Adrián Pereda

Personal information
- Full name: Adrián Pereda Franco
- Date of birth: 14 May 2003 (age 23)
- Place of birth: Santander, Spain
- Height: 1.94 m (6 ft 4 in)
- Position: Goalkeeper

Team information
- Current team: Zamora
- Number: 13

Youth career
- Racing Santander
- 2018–2021: Deportivo La Coruña
- 2021–2022: Villarreal

Senior career*
- Years: Team / Apps / (Gls)
- 2022–2023: Villarreal C / 6 / (0)
- 2023–2024: Málaga B / 15 / (0)
- 2024–2025: Huesca B / 16 / (0)
- 2025: Huesca / 3 / (0)
- 2025–: Zamora / 1 / (0)

= Adrián Pereda =

Spanish footballer

Adrián Pereda Franco (born 14 May 2003) is a Spanish footballer who plays as a goalkeeper for Zamora CF.

==Career==
Born in Santander, Cantabria, Pereda played for the youth sides of Racing de Santander and Deportivo de La Coruña before joining Villarreal CF in 2021. After finishing his formation, he made his senior debut with the latter's C-team on 11 December 2022, starting in a 2–1 Tercera Federación home loss to Silla CF.

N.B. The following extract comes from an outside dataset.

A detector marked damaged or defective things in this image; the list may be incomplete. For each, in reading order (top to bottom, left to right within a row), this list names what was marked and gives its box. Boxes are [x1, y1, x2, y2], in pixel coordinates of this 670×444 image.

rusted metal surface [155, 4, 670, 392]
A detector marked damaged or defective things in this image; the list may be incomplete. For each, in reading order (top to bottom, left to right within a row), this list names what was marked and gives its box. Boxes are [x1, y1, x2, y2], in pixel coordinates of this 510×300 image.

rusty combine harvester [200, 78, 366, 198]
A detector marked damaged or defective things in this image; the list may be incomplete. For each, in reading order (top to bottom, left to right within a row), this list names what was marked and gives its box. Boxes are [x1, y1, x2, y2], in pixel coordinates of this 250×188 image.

On 21 July 2023, Pereda terminated his link with the Yellow submarine and moved to Málaga CF, being initially assigned to the reserves also in the fifth division. A backup option, he joined another reserve team, SD Huesca B, on 7 July 2024.

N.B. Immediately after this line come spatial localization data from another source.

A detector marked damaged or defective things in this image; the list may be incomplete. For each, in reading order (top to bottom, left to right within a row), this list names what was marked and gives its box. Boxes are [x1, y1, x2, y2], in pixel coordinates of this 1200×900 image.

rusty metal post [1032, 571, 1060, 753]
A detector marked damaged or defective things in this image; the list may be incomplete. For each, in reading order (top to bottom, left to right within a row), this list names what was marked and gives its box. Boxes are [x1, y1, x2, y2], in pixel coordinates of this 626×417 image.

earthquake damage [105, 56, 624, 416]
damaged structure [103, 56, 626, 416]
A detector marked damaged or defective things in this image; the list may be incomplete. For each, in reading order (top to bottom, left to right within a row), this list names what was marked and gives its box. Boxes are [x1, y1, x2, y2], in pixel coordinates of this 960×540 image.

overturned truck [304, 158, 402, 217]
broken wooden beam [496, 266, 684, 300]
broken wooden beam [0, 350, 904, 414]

Pereda made his first team debut on 30 October 2024, coming on as a late substitute for Juan Pérez in a 2–0 away win over CF Badalona Futur, for the season's Copa del Rey. His professional debut occurred the following 19 April, as he replaced injured Dani Jiménez in a 3–1 Segunda División home loss to former side Racing Santander.

On 28 June 2025, Pereda agreed to a deal with Primera Federación side Zamora CF.